(Data shown begins)

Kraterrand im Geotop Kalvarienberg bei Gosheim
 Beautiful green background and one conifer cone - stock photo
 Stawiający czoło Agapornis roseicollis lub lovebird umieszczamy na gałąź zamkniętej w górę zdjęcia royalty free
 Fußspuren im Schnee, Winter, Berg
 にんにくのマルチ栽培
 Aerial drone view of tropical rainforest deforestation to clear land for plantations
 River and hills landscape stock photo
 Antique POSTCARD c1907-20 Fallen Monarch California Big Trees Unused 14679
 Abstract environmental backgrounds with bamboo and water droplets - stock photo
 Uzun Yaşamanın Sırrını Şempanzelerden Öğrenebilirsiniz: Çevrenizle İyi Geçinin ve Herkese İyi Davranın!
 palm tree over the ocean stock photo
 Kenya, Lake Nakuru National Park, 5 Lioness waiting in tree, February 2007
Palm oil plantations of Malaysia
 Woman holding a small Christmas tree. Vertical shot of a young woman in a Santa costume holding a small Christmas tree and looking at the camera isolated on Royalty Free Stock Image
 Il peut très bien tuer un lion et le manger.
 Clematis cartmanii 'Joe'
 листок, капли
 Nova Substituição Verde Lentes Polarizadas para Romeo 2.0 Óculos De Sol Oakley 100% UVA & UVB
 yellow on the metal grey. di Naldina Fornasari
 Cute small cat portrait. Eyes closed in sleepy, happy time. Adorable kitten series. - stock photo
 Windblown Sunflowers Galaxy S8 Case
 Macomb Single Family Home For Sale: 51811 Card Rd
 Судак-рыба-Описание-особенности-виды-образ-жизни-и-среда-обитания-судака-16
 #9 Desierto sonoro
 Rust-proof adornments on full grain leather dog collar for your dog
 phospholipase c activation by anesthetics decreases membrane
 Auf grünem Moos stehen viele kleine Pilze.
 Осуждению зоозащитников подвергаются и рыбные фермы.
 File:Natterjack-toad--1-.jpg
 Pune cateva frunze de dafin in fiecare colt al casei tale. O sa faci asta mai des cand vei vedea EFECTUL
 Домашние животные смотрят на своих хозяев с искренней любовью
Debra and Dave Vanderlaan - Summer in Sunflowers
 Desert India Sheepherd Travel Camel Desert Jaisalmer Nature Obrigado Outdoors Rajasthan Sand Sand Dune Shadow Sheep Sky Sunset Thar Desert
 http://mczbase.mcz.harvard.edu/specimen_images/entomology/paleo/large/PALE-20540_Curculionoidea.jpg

(Data shown ends)

## About this task
Each line that holds the string "photo" is to be copied from the entries above.

## Response to this exercise
 Beautiful green background and one conifer cone - stock photo
 River and hills landscape stock photo
 Abstract environmental backgrounds with bamboo and water droplets - stock photo
 palm tree over the ocean stock photo
 Cute small cat portrait. Eyes closed in sleepy, happy time. Adorable kitten series. - stock photo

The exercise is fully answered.